While this data is certainly troubling, the nation's 50 states are not just standing by and letting their students' collegiate and career prospects slip away due to lackluster education. Instead, different states are taking unique approaches to improving the quality of K-12 instruction to ensure pupils graduate from high school ready for the challenges life has in store for them.

Recently, Achieve, a nonprofit education reform organization, released its "2012 Closing the Expectations Gap" report, which shows what steps states are taking to make sure students graduate from high school with a high level of college readiness.

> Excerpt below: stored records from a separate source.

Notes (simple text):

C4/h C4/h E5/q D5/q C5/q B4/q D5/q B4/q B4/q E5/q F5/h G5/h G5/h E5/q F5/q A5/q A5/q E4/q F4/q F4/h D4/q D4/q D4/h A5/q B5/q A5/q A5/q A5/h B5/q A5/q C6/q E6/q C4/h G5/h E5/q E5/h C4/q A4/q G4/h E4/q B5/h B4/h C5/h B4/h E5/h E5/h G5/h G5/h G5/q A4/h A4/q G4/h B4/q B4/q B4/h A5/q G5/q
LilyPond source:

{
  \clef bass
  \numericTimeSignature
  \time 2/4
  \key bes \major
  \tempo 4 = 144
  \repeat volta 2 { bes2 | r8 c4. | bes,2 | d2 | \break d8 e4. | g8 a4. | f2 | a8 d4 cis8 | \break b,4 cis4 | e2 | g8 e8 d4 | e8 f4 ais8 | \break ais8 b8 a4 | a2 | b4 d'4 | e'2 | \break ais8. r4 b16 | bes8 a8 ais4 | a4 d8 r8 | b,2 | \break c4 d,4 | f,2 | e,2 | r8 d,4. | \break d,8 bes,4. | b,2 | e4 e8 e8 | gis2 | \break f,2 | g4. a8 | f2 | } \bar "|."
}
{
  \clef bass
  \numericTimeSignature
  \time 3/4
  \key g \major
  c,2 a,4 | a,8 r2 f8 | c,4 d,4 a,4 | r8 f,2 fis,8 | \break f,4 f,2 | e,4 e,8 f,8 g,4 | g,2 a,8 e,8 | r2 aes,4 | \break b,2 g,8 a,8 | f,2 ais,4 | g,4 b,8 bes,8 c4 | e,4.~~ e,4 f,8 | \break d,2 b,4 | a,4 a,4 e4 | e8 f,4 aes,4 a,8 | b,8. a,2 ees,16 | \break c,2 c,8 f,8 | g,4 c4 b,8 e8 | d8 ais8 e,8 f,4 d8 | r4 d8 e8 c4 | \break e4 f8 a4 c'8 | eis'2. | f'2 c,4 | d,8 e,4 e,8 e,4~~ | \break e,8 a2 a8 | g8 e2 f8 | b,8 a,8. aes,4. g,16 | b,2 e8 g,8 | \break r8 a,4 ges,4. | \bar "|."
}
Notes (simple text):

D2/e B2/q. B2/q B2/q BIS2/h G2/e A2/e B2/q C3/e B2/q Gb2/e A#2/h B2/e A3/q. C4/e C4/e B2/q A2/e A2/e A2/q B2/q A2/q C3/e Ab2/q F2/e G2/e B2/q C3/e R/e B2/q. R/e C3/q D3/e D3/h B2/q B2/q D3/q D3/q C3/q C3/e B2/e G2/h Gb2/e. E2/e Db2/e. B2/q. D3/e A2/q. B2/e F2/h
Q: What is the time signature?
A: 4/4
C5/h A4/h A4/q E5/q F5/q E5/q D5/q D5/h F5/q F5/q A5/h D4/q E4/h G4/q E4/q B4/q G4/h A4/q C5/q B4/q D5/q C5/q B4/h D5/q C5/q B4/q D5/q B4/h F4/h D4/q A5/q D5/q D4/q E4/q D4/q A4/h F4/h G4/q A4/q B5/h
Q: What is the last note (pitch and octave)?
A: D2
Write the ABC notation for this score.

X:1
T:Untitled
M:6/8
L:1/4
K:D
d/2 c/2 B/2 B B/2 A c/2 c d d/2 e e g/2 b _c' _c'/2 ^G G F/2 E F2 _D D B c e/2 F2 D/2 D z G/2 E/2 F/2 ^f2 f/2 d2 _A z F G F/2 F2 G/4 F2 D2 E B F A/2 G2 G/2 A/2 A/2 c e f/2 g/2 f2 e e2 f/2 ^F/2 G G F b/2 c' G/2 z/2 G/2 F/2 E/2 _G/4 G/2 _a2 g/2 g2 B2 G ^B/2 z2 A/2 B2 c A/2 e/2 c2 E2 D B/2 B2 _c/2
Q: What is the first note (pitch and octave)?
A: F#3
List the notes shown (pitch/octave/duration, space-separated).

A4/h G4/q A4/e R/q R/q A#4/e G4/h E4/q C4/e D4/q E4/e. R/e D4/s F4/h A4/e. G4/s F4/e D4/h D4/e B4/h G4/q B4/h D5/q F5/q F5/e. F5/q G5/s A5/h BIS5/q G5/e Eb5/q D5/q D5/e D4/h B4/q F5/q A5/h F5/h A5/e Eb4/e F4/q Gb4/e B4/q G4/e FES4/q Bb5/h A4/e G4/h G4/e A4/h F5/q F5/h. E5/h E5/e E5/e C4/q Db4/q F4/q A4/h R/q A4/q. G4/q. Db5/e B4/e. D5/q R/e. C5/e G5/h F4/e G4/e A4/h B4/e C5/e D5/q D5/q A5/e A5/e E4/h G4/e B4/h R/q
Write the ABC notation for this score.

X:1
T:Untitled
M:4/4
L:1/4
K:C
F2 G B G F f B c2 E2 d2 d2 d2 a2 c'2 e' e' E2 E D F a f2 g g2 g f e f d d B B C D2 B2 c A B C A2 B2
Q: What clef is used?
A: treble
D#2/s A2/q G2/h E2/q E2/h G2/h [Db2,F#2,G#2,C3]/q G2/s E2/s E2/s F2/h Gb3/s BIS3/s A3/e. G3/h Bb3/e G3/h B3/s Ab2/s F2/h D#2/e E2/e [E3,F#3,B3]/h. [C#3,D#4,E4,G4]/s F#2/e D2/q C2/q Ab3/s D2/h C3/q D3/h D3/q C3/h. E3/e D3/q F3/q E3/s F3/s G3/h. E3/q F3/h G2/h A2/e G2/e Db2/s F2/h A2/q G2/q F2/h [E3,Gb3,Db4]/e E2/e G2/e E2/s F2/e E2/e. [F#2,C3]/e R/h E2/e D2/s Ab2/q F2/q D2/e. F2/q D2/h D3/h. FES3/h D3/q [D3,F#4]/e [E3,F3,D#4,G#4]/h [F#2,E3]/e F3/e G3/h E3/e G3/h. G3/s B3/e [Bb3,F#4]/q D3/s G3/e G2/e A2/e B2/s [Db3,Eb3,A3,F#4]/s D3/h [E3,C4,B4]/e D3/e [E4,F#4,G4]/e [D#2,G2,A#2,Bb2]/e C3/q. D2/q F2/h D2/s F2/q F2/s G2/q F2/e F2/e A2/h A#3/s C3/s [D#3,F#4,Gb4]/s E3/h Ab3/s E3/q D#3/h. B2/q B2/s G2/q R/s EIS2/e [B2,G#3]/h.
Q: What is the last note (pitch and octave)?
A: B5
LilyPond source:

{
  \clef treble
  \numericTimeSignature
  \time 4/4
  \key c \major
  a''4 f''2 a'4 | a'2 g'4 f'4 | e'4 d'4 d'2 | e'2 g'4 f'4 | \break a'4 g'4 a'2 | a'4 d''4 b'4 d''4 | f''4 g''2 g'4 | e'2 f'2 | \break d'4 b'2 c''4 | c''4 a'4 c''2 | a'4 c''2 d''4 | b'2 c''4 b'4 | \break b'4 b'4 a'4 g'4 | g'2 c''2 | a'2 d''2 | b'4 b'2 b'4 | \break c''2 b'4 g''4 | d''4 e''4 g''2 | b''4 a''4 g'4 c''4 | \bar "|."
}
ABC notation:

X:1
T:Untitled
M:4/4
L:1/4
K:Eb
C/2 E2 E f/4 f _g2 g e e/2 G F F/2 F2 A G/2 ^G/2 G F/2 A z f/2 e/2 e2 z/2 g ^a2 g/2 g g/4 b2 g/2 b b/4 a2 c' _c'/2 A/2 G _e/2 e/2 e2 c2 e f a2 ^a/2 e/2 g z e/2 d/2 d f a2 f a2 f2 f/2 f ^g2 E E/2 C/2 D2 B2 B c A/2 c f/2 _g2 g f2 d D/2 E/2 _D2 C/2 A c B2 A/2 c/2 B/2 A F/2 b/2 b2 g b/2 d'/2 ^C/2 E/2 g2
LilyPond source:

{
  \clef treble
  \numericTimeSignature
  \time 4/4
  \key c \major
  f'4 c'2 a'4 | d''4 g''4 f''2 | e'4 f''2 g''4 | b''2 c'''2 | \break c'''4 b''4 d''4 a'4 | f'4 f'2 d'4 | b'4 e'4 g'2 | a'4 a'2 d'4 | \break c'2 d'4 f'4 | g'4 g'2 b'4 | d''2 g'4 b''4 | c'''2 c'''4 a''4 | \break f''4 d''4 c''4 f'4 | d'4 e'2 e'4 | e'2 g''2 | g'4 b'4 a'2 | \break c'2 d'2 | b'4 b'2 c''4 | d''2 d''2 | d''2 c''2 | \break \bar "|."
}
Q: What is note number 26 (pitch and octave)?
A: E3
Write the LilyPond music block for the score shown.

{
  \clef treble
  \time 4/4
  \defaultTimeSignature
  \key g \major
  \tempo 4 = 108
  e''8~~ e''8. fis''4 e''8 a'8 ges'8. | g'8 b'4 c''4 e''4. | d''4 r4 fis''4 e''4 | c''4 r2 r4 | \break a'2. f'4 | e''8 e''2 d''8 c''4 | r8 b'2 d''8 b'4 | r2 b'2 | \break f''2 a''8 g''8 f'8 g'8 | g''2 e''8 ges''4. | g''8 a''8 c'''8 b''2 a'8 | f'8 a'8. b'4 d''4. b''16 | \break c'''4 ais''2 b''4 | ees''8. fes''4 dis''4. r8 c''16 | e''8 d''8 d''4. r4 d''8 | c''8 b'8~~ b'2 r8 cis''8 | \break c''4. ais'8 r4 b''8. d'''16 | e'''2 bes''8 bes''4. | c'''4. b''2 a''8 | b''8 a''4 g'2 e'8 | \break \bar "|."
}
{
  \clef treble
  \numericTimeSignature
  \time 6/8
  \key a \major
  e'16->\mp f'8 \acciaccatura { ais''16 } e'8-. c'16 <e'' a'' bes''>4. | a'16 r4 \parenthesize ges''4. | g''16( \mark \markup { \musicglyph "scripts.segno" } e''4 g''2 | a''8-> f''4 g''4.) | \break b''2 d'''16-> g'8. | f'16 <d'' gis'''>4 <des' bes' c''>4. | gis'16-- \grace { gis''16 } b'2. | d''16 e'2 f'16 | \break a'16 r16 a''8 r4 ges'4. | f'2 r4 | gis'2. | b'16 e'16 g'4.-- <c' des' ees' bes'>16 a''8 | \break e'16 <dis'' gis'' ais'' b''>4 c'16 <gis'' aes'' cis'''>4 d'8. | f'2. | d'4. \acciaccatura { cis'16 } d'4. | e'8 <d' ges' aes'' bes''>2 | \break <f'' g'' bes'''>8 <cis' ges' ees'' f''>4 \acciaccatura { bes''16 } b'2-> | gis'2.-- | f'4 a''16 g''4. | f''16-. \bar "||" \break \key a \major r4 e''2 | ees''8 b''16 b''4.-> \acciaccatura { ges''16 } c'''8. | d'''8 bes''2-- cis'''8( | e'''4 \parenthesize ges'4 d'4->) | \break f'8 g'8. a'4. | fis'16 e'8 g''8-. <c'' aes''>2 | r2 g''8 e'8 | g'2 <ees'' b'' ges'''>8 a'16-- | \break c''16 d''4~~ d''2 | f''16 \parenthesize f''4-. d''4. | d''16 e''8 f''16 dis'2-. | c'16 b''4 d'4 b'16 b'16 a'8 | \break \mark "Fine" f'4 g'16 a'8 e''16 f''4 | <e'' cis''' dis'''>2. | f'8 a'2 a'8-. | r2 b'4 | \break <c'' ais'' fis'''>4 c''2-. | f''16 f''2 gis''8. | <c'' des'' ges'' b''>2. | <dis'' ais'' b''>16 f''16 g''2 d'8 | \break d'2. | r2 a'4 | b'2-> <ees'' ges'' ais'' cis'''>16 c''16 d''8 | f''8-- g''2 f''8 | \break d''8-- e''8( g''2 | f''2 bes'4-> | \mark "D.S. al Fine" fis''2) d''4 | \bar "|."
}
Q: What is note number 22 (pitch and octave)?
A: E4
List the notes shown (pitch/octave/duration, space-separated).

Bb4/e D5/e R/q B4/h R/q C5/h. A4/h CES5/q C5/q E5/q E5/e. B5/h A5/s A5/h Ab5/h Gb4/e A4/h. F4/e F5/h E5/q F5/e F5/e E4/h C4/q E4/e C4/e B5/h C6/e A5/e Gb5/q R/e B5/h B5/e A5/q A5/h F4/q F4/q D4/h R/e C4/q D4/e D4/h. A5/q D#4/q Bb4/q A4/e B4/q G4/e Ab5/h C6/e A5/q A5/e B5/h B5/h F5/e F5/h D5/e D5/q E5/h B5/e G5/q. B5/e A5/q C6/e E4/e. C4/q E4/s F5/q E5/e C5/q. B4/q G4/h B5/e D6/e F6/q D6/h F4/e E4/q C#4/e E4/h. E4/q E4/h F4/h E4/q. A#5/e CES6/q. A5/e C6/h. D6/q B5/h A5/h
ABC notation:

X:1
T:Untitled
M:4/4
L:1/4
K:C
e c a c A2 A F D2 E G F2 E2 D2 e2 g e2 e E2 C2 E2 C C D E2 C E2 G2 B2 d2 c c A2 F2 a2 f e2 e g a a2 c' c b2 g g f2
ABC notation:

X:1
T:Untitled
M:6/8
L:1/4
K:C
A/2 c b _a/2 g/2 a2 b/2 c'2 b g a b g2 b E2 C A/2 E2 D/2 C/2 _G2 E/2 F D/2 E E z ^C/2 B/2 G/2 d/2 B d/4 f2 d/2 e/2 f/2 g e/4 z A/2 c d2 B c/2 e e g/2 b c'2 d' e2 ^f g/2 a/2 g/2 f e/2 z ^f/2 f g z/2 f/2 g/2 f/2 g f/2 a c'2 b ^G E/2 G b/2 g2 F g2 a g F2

Embracing rigorous standards
Based on the information contained in Achieve's report, all 50 states and the District of Columbia have adopted standards that are designed to prepare students for college and their careers. Of these states, 45 - as well as the District of Columbia - have embraced the Common Core State Standards (CCSS) in their entirety, according to Common Core's website.

"With all states adopting college- and career-ready standards, they have now taken the first step towards reorienting the mission of their K-12 systems to reflect the demands of the 21st century," said Mike Cohen, Achieve's president.

According to the report, a number of states began implementing the new standards during the 2011-2012 academic year, with the bulk of schools doing so during the 2012-2013 and the 2013-2014 academic years. The CCSS, as well as other states' college- and career-ready standards, are expected to be in place during the 2014-2015 academic year.

Establishing graduation requirements
To ensure students are not progressing from one grade to the next without essential skills, 23 states and the District of Columbia have adopted college- and career-ready graduation requirements.

Different states have their own rules for how these graduation requirements work. For example, Florida, Nebraska and Kentucky are among the states that have mandatory requirements in place. Essentially, this means that high school students must complete required courses before they are allowed to graduate. Then, there are the states that follow the default approach to graduation requirements, which automatically enrolls pupils in courses they need to complete their studies, unless their parents sign a waiver for them to opt out.

"The next few years will be challenging for the college- and career-ready agenda and we have to stay the course," Cohen said. "States have made tremendous progress towards college and career readiness for all by communicating its importance within, but also by standing together. Because of this commitment by all 50 states and the District of Columbia, college and career readiness is an expectation of our students no matter where they live."

When students meet the proper level of college and career readiness, not only do they benefit, but the communities, states and countries they reside in prosper as well, according to the report.